WHAT YOU SHOULD DO: Turn every line of the records below into a numbered list, skipping blank lines and leaving out the pictures.

AVAILABLE DATA:
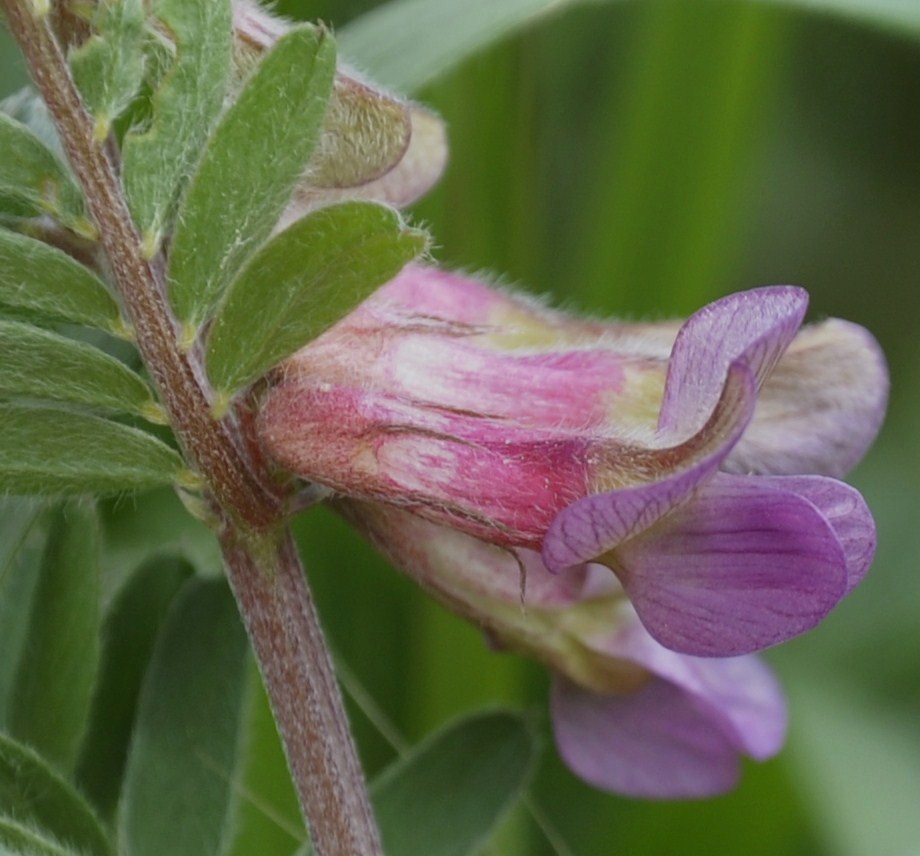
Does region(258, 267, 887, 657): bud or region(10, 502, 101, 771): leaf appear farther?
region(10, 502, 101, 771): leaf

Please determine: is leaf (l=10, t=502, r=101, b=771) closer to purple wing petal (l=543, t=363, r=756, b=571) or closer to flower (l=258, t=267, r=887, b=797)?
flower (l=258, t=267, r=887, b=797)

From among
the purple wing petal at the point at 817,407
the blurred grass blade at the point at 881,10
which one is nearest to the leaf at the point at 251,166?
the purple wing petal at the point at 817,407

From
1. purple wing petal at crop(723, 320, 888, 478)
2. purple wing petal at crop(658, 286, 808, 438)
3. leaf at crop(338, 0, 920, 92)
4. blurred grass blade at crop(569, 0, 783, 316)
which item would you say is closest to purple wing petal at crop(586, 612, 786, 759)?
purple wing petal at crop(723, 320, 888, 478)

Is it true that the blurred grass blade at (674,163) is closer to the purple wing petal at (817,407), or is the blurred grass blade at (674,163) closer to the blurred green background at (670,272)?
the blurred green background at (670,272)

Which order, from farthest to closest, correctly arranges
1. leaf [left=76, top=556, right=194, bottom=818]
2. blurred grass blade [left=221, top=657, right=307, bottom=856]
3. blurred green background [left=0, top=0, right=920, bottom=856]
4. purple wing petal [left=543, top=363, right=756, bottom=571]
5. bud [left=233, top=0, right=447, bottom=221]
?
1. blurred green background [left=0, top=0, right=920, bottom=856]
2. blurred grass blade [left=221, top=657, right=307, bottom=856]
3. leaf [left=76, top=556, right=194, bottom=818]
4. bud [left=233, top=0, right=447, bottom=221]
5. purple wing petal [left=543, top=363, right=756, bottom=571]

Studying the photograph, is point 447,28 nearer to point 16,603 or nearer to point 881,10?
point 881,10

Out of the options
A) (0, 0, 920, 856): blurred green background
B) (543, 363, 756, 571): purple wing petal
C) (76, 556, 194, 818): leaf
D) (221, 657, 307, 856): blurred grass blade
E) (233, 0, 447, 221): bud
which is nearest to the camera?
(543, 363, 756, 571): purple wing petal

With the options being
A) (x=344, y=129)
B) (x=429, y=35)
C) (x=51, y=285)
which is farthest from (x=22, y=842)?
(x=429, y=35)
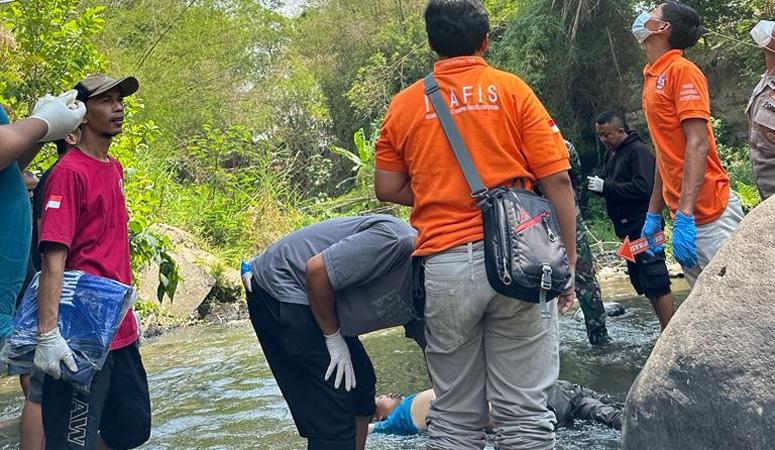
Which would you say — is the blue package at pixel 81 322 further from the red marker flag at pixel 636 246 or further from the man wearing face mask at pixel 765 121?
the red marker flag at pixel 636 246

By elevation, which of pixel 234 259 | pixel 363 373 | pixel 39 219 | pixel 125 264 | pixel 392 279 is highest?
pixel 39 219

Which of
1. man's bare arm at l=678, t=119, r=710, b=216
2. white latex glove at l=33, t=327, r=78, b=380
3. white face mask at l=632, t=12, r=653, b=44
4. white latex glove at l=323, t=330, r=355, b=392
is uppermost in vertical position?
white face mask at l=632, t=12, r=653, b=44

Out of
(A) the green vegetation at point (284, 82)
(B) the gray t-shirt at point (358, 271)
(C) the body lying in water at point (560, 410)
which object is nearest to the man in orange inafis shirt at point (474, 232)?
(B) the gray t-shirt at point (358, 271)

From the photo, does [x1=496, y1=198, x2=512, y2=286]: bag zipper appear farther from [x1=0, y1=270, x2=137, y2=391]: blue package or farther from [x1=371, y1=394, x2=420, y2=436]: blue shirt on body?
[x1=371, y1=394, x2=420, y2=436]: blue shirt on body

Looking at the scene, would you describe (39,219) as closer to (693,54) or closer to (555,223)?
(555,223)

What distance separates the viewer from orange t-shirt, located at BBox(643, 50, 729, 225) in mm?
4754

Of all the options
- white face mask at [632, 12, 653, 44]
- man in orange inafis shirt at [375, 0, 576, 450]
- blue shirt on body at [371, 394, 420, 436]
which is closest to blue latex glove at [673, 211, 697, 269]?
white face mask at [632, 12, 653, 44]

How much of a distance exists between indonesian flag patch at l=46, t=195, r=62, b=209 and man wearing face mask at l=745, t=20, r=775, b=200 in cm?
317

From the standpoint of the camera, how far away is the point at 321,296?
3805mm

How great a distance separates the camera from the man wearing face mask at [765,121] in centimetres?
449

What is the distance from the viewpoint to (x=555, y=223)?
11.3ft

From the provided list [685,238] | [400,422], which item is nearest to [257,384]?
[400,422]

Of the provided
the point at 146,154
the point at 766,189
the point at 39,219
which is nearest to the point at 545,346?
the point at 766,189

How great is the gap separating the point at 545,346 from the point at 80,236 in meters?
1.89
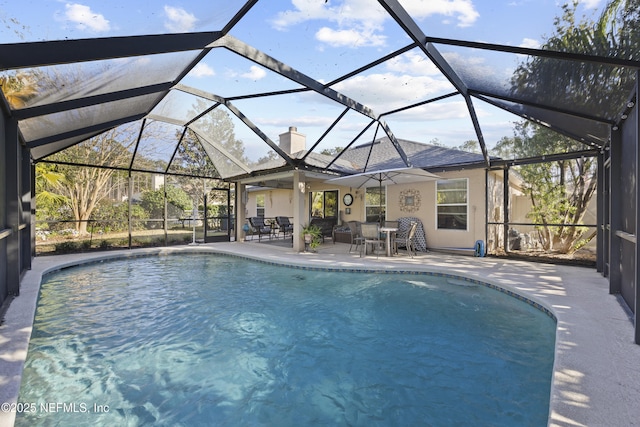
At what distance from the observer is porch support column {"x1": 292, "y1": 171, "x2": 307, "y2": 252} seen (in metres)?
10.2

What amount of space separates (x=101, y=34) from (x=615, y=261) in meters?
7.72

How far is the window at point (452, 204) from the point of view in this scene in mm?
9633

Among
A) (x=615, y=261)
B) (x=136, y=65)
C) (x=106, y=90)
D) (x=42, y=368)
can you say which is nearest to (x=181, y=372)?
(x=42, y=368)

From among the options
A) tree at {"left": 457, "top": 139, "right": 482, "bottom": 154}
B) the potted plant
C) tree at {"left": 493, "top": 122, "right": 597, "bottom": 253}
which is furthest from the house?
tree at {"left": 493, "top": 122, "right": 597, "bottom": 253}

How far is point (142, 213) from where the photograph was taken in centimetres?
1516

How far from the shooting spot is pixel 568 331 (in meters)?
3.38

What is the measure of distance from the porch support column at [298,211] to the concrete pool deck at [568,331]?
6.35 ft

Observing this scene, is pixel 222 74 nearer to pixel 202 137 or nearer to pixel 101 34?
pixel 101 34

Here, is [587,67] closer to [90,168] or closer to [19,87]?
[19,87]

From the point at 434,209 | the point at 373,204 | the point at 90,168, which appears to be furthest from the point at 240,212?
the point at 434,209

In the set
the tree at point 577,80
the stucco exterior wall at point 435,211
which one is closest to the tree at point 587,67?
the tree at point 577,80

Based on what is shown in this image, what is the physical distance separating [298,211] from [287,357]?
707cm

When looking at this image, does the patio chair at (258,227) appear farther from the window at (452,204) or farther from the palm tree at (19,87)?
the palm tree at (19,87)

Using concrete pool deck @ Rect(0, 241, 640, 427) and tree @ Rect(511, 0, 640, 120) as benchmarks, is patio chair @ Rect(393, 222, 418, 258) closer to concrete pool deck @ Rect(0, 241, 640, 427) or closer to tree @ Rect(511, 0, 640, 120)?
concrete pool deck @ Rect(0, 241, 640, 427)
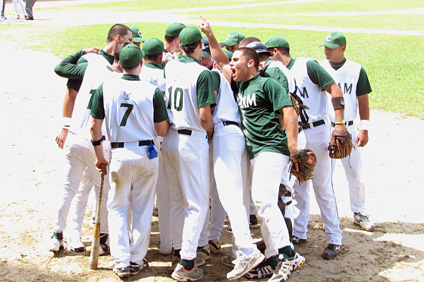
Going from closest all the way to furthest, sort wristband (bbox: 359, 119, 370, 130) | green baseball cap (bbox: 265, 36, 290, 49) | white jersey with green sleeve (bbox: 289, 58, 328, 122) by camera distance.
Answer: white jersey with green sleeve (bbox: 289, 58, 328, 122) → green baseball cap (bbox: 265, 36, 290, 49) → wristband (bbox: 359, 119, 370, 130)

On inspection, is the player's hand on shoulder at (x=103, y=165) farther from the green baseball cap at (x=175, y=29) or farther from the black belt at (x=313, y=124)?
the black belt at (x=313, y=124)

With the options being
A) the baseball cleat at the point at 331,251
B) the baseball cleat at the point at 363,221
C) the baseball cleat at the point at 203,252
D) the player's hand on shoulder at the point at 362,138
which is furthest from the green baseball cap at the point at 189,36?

RESULT OF THIS TASK:
1. Does region(258, 267, 887, 657): bud or region(10, 502, 101, 771): leaf appear farther?
2. region(10, 502, 101, 771): leaf
3. Please determine: is leaf (l=10, t=502, r=101, b=771) closer to purple wing petal (l=543, t=363, r=756, b=571) or closer to flower (l=258, t=267, r=887, b=797)?
4. flower (l=258, t=267, r=887, b=797)
5. From among
6. the purple wing petal at the point at 817,407
7. the blurred grass blade at the point at 881,10
8. which one is nearest to the leaf at the point at 251,166?
9. the purple wing petal at the point at 817,407
10. From
11. 1. purple wing petal at crop(723, 320, 888, 478)
12. 2. purple wing petal at crop(658, 286, 808, 438)
13. 3. leaf at crop(338, 0, 920, 92)
14. 4. blurred grass blade at crop(569, 0, 783, 316)
15. which item would you say is closest to purple wing petal at crop(586, 612, 786, 759)?
16. purple wing petal at crop(723, 320, 888, 478)
17. Is it true that the blurred grass blade at (674,163) is closer to the purple wing petal at (817,407), or is the blurred grass blade at (674,163) closer to the blurred green background at (670,272)?
18. the blurred green background at (670,272)
19. Which order, from farthest to closest, correctly arranges
20. 1. leaf [left=76, top=556, right=194, bottom=818]
21. 2. blurred grass blade [left=221, top=657, right=307, bottom=856]
22. 3. blurred green background [left=0, top=0, right=920, bottom=856]
23. 4. purple wing petal [left=543, top=363, right=756, bottom=571]
24. 5. bud [left=233, top=0, right=447, bottom=221]
25. ?
26. 1. blurred green background [left=0, top=0, right=920, bottom=856]
27. 2. blurred grass blade [left=221, top=657, right=307, bottom=856]
28. 3. leaf [left=76, top=556, right=194, bottom=818]
29. 4. bud [left=233, top=0, right=447, bottom=221]
30. 5. purple wing petal [left=543, top=363, right=756, bottom=571]
31. Studying the photograph, is point 447,28 nearer to point 16,603 or nearer to point 881,10?
32. point 881,10
33. Out of the options
34. A) (0, 0, 920, 856): blurred green background
35. B) (543, 363, 756, 571): purple wing petal
36. C) (76, 556, 194, 818): leaf
37. D) (221, 657, 307, 856): blurred grass blade
38. E) (233, 0, 447, 221): bud
39. which is nearest to the camera?
40. (543, 363, 756, 571): purple wing petal
41. With the options being
42. A) (x=344, y=129)
43. B) (x=429, y=35)
44. C) (x=51, y=285)
45. which is farthest from (x=22, y=842)?
46. (x=429, y=35)
47. Which would you say — is the blue package at pixel 81 322 further from the red marker flag at pixel 636 246 or further from the man wearing face mask at pixel 765 121?
48. the red marker flag at pixel 636 246
49. By elevation, which of pixel 234 259 | pixel 363 373 | pixel 39 219 | pixel 125 264 | pixel 392 279 is highest?
50. pixel 39 219
51. Which of
52. 1. man's bare arm at l=678, t=119, r=710, b=216
53. 2. white latex glove at l=33, t=327, r=78, b=380
54. 3. white face mask at l=632, t=12, r=653, b=44
55. 4. white latex glove at l=323, t=330, r=355, b=392
56. is uppermost in vertical position?
57. white face mask at l=632, t=12, r=653, b=44
58. Out of
59. (A) the green vegetation at point (284, 82)
60. (B) the gray t-shirt at point (358, 271)
61. (C) the body lying in water at point (560, 410)
62. which object is nearest to the man in orange inafis shirt at point (474, 232)?
63. (B) the gray t-shirt at point (358, 271)
64. From the photo, does [x1=496, y1=198, x2=512, y2=286]: bag zipper appear farther from [x1=0, y1=270, x2=137, y2=391]: blue package or farther from [x1=371, y1=394, x2=420, y2=436]: blue shirt on body?
65. [x1=371, y1=394, x2=420, y2=436]: blue shirt on body
66. Looking at the scene, would you describe (39,219) as closer to (693,54) or closer to (555,223)?
67. (555,223)
68. What distance separates the viewer from orange t-shirt, located at BBox(643, 50, 729, 225) in mm?
69. 4754
70. Of all the options
71. - white face mask at [632, 12, 653, 44]
72. - man in orange inafis shirt at [375, 0, 576, 450]
73. - blue shirt on body at [371, 394, 420, 436]
74. which is closest to blue latex glove at [673, 211, 697, 269]?
75. white face mask at [632, 12, 653, 44]
76. How much of a distance exists between indonesian flag patch at l=46, t=195, r=62, b=209 and man wearing face mask at l=745, t=20, r=775, b=200 in cm?
77. 317
78. From the standpoint of the camera, how far away is the point at 321,296?
79. 3805mm
80. How great a distance separates the camera from the man wearing face mask at [765,121] in centimetres?
81. 449
82. What is the distance from the viewpoint to (x=555, y=223)?
83. 11.3ft
84. From the provided list [685,238] | [400,422], which item is nearest to [257,384]?
85. [400,422]
86. Of the provided
87. the point at 146,154
88. the point at 766,189
89. the point at 39,219
90. which is nearest to the point at 545,346?
91. the point at 766,189
92. How great is the gap separating the point at 545,346 from the point at 80,236 in meters?
93. 1.89
94. At what distance from the observer is porch support column {"x1": 292, "y1": 171, "x2": 307, "y2": 252} seen (in metres)?
95. 10.2
96. What amount of space separates (x=101, y=34) from (x=615, y=261) in meters?
97. 7.72
98. How far is the window at point (452, 204) from the point of view in this scene in mm?
99. 9633
100. Among
101. A) (x=615, y=261)
102. B) (x=136, y=65)
103. C) (x=106, y=90)
104. D) (x=42, y=368)
105. can you say which is nearest to (x=181, y=372)?
106. (x=42, y=368)
107. From among the options
108. A) tree at {"left": 457, "top": 139, "right": 482, "bottom": 154}
109. B) the potted plant
110. C) tree at {"left": 493, "top": 122, "right": 597, "bottom": 253}
111. which is furthest from the house?
112. tree at {"left": 493, "top": 122, "right": 597, "bottom": 253}
113. How far is point (142, 213) from where the photograph was taken in centimetres?
114. 1516
115. How far from the shooting spot is pixel 568 331 (in meters)?
116. 3.38
117. What is the measure of distance from the porch support column at [298,211] to the concrete pool deck at [568,331]?
118. 6.35 ft
119. Observing this scene, is pixel 222 74 nearer to pixel 202 137 or nearer to pixel 101 34?
120. pixel 101 34
121. Here, is [587,67] closer to [90,168] or closer to [19,87]?
122. [19,87]
123. From the point at 434,209 | the point at 373,204 | the point at 90,168, which appears to be furthest from the point at 240,212?
124. the point at 434,209
125. In the set
126. the tree at point 577,80
127. the stucco exterior wall at point 435,211
128. which one is closest to the tree at point 587,67?
129. the tree at point 577,80
130. Based on what is shown in this image, what is the physical distance separating [298,211] from [287,357]?
131. 707cm
132. When looking at this image, does the patio chair at (258,227) appear farther from the window at (452,204) or farther from the palm tree at (19,87)?
133. the palm tree at (19,87)
134. Using concrete pool deck @ Rect(0, 241, 640, 427) and tree @ Rect(511, 0, 640, 120) as benchmarks, is patio chair @ Rect(393, 222, 418, 258) closer to concrete pool deck @ Rect(0, 241, 640, 427) or closer to tree @ Rect(511, 0, 640, 120)?
135. concrete pool deck @ Rect(0, 241, 640, 427)
136. Going from closest all the way to furthest, sort wristband (bbox: 359, 119, 370, 130) | green baseball cap (bbox: 265, 36, 290, 49) | white jersey with green sleeve (bbox: 289, 58, 328, 122) by camera distance.
137. Answer: white jersey with green sleeve (bbox: 289, 58, 328, 122) → green baseball cap (bbox: 265, 36, 290, 49) → wristband (bbox: 359, 119, 370, 130)
138. On inspection, is the player's hand on shoulder at (x=103, y=165) farther from the green baseball cap at (x=175, y=29) or farther from the black belt at (x=313, y=124)?
139. the black belt at (x=313, y=124)
140. With the options being
141. A) the baseball cleat at the point at 331,251
142. B) the baseball cleat at the point at 363,221
143. C) the baseball cleat at the point at 203,252
144. D) the player's hand on shoulder at the point at 362,138
145. which is furthest from the green baseball cap at the point at 189,36?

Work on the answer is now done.